I managed to navigate the doorway amazingly smoothly with 1/2″ to spare on both sides, then did a sort of 3-point maneuver to put the machine in place and get all but the last roller out from underneath of it. To get the last roller out, I had to tie a string around the end of the roller, loop it around the neck of the surface grinder, put another roller behind the machine as a fulcrum, and then stand on the pry-bar to lift the machine so I could tug the remaining roller out with the string. I get very happy when I am able to do difficult things effortlessly thanks to the creaky and sputtering thing I call my brain.
I spent a lot of time walking around everything, making sure I could get to outlets and whatnot without getting too close to the nasty bits of a machine or the burning bits of a forge.
Next up, the machine will get a good scrub-down with oil and solvent, and I’ll put the table controls back. I’m super relieved that I did not need to remove the table; they are delicate for something that’s made of 300lbs of steel.

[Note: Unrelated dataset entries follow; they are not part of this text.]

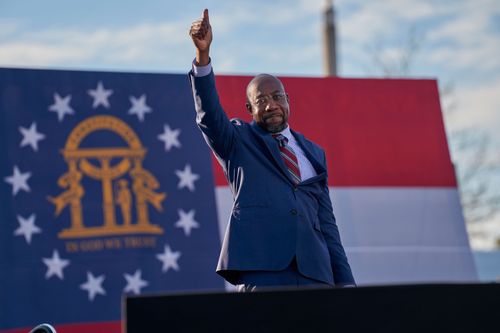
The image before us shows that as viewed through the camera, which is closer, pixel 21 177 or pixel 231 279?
pixel 231 279

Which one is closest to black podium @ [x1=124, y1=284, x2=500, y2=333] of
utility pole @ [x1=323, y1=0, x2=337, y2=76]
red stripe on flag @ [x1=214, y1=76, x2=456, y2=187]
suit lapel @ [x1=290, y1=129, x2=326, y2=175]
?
suit lapel @ [x1=290, y1=129, x2=326, y2=175]

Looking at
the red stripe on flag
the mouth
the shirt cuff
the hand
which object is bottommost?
the mouth

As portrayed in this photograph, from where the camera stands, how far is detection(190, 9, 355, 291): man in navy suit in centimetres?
306

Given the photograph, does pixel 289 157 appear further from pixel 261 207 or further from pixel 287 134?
pixel 261 207

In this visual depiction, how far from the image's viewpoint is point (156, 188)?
6359 millimetres

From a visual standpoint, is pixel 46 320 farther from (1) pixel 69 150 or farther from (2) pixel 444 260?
(2) pixel 444 260

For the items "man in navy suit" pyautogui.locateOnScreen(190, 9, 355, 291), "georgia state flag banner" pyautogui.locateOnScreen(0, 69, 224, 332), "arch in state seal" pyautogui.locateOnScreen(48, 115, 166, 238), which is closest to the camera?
"man in navy suit" pyautogui.locateOnScreen(190, 9, 355, 291)

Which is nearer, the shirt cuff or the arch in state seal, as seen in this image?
the shirt cuff

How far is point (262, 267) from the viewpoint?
10.0 ft

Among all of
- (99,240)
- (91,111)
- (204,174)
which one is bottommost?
(99,240)

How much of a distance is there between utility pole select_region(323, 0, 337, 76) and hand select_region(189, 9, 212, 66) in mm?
14748

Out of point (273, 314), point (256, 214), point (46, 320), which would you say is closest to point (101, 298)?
point (46, 320)

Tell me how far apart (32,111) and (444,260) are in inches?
131

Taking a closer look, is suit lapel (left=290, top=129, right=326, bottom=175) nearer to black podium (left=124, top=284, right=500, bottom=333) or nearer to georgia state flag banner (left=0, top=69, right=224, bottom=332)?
black podium (left=124, top=284, right=500, bottom=333)
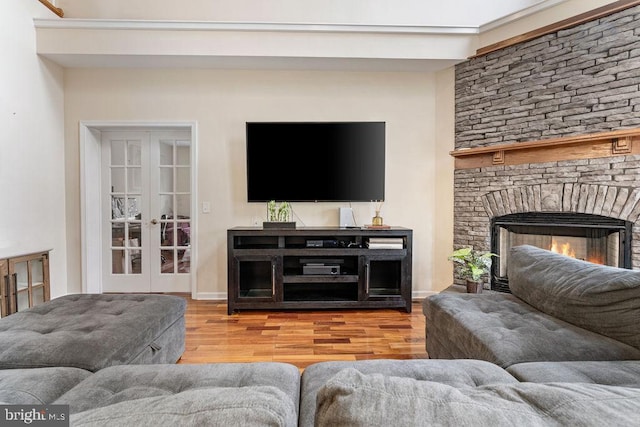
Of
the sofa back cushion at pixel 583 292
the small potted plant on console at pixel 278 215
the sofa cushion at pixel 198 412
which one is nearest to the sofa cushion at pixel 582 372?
the sofa back cushion at pixel 583 292

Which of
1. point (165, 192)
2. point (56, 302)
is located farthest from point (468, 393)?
point (165, 192)

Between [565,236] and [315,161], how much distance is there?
256cm

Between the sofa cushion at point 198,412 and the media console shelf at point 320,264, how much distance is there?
2.70 m

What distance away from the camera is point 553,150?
3.02 m

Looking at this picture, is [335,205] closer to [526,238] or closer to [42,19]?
[526,238]

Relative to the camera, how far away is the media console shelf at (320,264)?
324cm

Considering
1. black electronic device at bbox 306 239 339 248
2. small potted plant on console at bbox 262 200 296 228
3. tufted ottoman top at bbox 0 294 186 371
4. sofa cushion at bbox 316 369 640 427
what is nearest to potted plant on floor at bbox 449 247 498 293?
black electronic device at bbox 306 239 339 248

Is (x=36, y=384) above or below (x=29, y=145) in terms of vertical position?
below

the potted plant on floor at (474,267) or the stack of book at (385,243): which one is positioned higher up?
the stack of book at (385,243)

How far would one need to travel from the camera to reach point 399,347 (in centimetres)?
248

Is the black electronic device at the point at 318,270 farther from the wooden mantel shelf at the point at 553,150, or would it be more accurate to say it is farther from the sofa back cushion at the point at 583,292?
the wooden mantel shelf at the point at 553,150

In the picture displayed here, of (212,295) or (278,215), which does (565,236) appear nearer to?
(278,215)

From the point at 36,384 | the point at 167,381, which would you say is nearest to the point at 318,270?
the point at 167,381

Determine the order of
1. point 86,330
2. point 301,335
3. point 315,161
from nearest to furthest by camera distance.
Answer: point 86,330 < point 301,335 < point 315,161
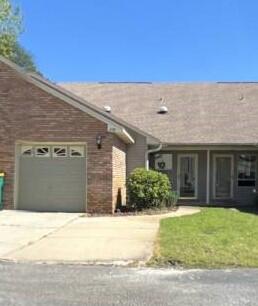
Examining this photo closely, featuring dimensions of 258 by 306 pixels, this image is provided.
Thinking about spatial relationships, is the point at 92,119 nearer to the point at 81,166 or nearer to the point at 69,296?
the point at 81,166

The electrical system looks like it could be improved. I don’t like reaching up over the mill to turn it on, and that old toggle forward/reverse switch is pretty gnarly-looking, as is the utility outlet bolted to the side of the neck. Yes, that’s an aluminum baking tray on the top of the machine – the original cover doesn’t fit on the 110volt motor set-up.

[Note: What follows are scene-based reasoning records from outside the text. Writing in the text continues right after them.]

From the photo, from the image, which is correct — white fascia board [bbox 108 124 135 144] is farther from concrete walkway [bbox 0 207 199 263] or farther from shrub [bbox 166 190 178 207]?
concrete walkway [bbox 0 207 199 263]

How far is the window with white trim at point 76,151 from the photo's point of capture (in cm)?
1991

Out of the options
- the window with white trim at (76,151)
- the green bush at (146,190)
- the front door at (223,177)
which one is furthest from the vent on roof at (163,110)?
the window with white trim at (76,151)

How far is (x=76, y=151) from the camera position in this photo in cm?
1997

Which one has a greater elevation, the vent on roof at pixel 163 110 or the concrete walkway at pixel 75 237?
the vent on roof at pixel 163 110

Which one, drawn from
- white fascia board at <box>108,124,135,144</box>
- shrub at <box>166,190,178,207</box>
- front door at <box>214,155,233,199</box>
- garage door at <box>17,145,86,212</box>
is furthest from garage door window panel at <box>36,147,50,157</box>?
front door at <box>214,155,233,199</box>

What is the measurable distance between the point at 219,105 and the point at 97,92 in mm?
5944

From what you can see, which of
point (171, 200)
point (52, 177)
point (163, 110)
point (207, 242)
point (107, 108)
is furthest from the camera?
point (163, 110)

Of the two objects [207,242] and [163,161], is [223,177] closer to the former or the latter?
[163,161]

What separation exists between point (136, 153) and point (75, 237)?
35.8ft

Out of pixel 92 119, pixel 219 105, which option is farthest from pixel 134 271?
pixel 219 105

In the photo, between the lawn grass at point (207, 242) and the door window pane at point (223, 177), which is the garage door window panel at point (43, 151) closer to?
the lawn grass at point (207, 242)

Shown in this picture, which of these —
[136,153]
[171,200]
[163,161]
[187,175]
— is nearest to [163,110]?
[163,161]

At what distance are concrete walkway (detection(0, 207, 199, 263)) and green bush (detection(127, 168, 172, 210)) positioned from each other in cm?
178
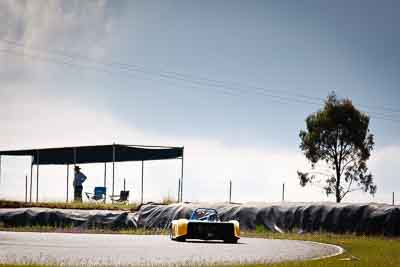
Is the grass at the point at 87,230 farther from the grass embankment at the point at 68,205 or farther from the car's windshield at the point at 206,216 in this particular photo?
the grass embankment at the point at 68,205

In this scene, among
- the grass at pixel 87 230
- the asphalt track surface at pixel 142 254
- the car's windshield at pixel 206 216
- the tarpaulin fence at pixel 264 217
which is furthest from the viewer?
the grass at pixel 87 230

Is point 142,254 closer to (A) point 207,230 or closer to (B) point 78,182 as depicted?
(A) point 207,230

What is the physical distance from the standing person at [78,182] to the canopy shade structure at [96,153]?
1.88 ft

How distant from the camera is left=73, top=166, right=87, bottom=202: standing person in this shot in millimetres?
35031

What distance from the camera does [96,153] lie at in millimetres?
37438

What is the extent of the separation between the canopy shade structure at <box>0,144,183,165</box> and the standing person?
1.88 feet

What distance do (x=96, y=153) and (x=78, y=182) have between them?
2.71 m

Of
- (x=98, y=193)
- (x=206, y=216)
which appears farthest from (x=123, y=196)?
(x=206, y=216)

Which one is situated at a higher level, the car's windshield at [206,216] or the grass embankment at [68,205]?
the car's windshield at [206,216]

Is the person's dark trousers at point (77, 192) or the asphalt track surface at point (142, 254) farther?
the person's dark trousers at point (77, 192)

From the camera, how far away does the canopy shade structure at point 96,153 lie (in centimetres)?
3469

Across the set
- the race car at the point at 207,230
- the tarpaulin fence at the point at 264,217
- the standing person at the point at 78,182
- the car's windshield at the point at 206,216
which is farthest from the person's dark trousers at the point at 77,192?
the race car at the point at 207,230

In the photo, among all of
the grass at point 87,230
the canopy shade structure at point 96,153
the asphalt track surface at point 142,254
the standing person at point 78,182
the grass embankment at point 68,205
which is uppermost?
the canopy shade structure at point 96,153

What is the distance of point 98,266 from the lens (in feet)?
34.9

After that I rounded off my day by returning the engine hoist (for a full refund!) and buying 500lbs of sand for the sand tray. So, that means:
- load 500# of sand onto the shopping cart at the supply store
- unload 500# of sand from the shopping cart into my truck
- unload 500# of sand from my truck onto my dolly at the shop
- unload 500# of sand from the dolly into the sand tray
So, Wednesday, I “pounded sand” – it’s OK I need the exercise, it keeps me mean and angry.

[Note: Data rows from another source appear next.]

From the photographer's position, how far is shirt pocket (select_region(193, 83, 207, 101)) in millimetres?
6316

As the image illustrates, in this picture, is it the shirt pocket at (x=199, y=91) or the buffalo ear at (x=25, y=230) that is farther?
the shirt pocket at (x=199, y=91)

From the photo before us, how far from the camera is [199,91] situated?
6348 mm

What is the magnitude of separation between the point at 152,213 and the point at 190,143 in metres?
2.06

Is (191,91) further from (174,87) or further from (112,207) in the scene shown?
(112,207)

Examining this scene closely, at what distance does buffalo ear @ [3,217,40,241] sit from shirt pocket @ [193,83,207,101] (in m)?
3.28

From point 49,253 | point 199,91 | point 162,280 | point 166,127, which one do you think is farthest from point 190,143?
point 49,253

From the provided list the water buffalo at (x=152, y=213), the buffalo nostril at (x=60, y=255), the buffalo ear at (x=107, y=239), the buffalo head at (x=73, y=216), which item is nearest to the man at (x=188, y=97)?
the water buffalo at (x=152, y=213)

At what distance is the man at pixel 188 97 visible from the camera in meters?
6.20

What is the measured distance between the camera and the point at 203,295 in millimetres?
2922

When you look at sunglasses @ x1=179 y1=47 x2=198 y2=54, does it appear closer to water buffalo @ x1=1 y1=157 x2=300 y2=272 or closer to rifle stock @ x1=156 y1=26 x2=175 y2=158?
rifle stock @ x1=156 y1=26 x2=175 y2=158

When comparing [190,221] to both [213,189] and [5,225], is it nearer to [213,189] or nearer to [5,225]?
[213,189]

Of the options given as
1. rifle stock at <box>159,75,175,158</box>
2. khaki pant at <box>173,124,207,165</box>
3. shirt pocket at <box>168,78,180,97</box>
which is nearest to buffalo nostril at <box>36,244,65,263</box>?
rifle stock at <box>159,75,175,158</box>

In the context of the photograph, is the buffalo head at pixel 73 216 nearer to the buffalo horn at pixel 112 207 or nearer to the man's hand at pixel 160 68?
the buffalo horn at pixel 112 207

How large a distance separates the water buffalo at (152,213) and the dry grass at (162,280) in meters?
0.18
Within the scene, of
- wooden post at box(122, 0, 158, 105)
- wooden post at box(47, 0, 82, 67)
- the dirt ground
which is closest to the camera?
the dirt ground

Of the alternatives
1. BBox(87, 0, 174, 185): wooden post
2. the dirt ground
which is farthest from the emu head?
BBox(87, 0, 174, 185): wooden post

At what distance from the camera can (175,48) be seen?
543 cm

Before I put the sand in the tray I carefully and repeatedly checked the ergonomics of the work-space. They’re just about perfect – I can work with the press or hammer at the anvil, and I’m a nice distance from the mouth of the forge, and I can easily move from one to the other. There’s nothing behind where I’ll be standing unless I step back 15 feet to admire my handiwork (and step into the milling machine, which will not be running).
I have had several people ask me “WTF?” about the sand tray. I have to be honest: I’ve never heard of anyone doing that, before, but it seemed like a good idea so I did it. I dropped one piece of steel I was pulling from the forge and it bounced in my direction and that got me thinking that it would be nice if there was something non-flammable, non-valuable, bounce-dampening, disposable, and easy to renew, between the forge and my work-zone. Besides, I can make one of those little zen rakes and put some rocks in it and make a little zen garden to noodle around in if I get bored. Plus, maybe I can just claim it’s a great big 4’x8′ incense burner.
The remaining bit that I don’t like is the routing of the propane hose; I’m going to replace the stock hoses with braided stainless, and run a longer hose along the wall (in brackets) under the blackboard chalk-holder. with an additional cutoff ball-valve just to the side of the press.